A palheta cromática destas pinturas engana com sua frieza. As situações retratadas em tons sóbrios trazem assuntos banais aparentemente pouco complexos, e confundem a interpretação do observador. Cadeiras empilhadas, o reverso de um banner, um copo vertido numa poça d`água, um carrinho de carga de cabeça para baixo. Escapando de firulas poéticas, estas e outras composições perturbam pela economia de elementos a qual, paradoxalmente, não colabora para uma clareza discursiva pois ergue um enigma a partir de presumida obviedade temática.

Uma das grandes questões da obra de arte contemporânea é a possibilidade dela não ficar confinada em si mesma, assimilando referências do mundo na sua própria natureza objetual, fazendo do entorno uma parte que integra o trabalho e lhe dá sentido.
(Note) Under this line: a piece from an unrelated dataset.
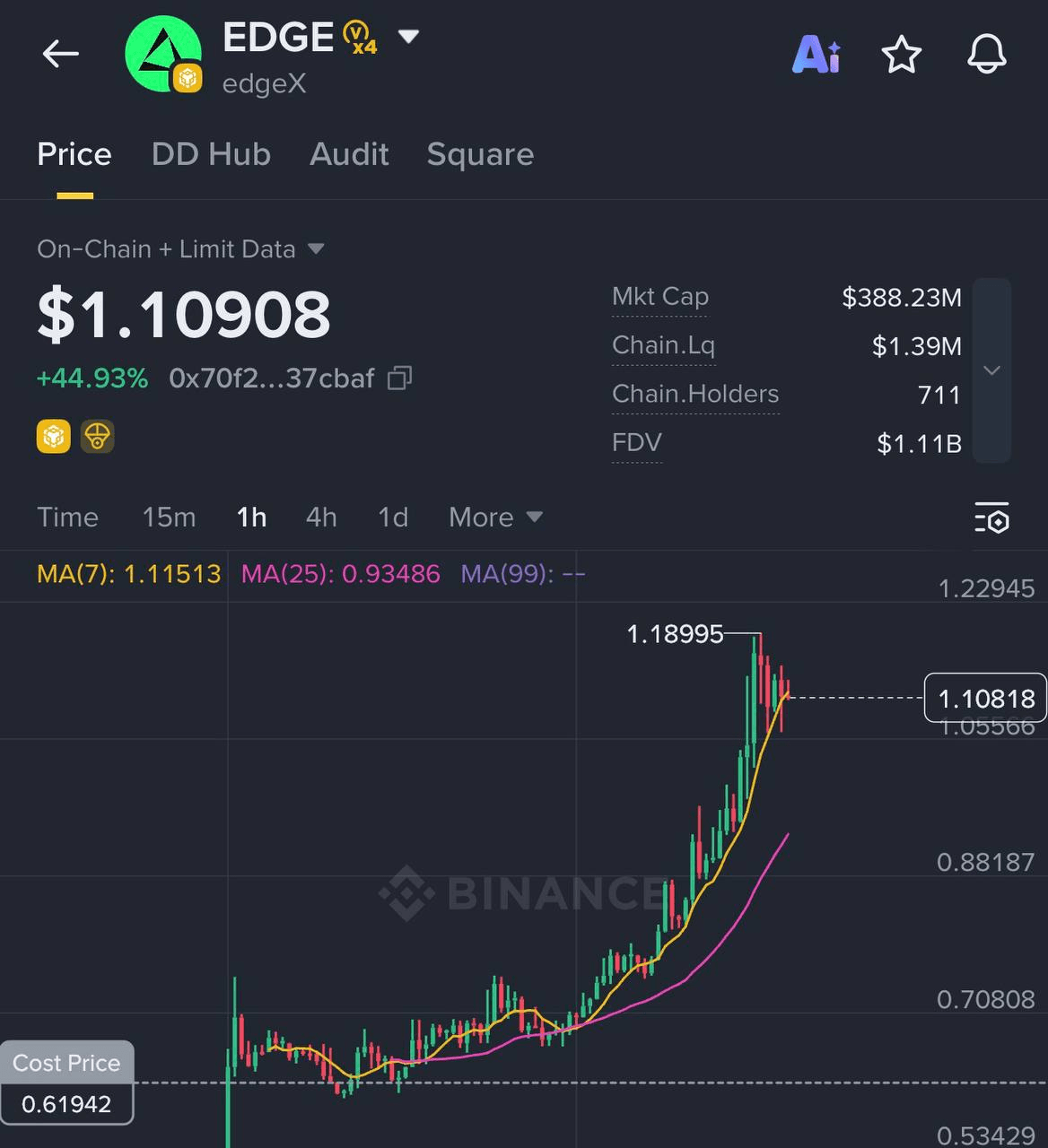 airdropAScenter/15495/6233424025854086321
Desse modo, a imagem representada numa pintura, por exemplo, é o gatilho para uma reflexão que está para além do ícone. Por certo, esse procedimento intelectual está presente desde o Renascimento, mas o que observamos hoje é a chance da obra existir mesmo sem materialidade ou visualidade, podendo erijir-se só por meio da compreensão do seu contexto, exprimido ou não, no discurso do autor.
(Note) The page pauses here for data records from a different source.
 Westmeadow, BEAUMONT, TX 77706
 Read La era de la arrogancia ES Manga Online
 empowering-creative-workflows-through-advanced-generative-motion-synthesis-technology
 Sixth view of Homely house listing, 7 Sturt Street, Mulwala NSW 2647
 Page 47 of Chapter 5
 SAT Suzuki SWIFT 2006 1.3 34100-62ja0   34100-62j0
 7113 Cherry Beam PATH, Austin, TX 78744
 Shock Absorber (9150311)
Ainda que não siga na direção de elaborar uma obra totalmente imaterial, as pinturas de Berliner carregam no dado conceitual e surpreendem com a reflexão sobre o humano espelhado nos artefatos e ambientes absurdos retratados, os quais, ascépticos em sua maioria, comprovam a existência do ser humano no mundo. No texto oculto sob a superfície de imagens, o artista, embora ácido, não faz crítica de costumes nem julgamento moral de valor, e muito menos tece análises sobre a cultura Pop ou a contemporaneidade que a engendra.

Entretanto, o grande mote de sua obra pictórica é a própria pintura, com sua fatura, o seu procedimento e as possibilidades visuais e narrativas a serem alcançadas nesse suporte tão tradicional – mas sempre aberto a novas investidas estilísticas. Nesse movimento, a palheta baixa, levemente soturna, remete a entardeceres nublados e gera um silêncio rumoroso. Por sua vez, os objetos representados com esse colorido opaco, mostram-se íntegros em sua composição mas de fato são disfuncionais em relação ao seu contexto: nada funciona em seu devido lugar.
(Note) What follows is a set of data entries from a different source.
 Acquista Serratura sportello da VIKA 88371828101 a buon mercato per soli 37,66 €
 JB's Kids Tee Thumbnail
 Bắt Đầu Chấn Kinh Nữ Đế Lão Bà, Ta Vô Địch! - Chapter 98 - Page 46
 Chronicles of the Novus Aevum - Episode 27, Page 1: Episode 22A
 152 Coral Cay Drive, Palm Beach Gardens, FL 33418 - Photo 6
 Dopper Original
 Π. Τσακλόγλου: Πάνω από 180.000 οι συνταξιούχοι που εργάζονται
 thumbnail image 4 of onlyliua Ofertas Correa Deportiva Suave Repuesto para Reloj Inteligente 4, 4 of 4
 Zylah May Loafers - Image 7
É interessante ainda perceber que as situações sugerem uma temporalidade estática que, curiosamente, está no humano e não no objeto. É que o tempo do homem, apesar de dinâmico, é eterno prisioneiro do instante presente, sendo portanto estanque, tal como se mostram os elementos inanimados destas pinturas. Tal aspecto, aumenta ainda mais o absurdo temático das cenas e o volume do silêncio rumoroso que as envolve.

No que condiz ao processo de Berliner, esta nova série representa uma outra etapa em sua obra pictórica, anteriormente marcada pela fatura raivosa e pela justaposição de diversos elementos e técnicas. Um outro componente importante era a materialidade da tinta óleo, usada em grossas camadas. Neste momento, contudo, a superfície homogênea é mais valorizada, enquanto que áreas extensas de cor dão forma e volume ao objeto, dispensando o delineamento que fazia da tela um sketchbook. Este novo modo de aplicar a tinta, contudo, diz respeito tanto ao referencial imagético e temático da composição, quanto à vontade consciente de desafiar novas possibilidades na difícil prática de retornar à pintura para conseguir tocar no mundo.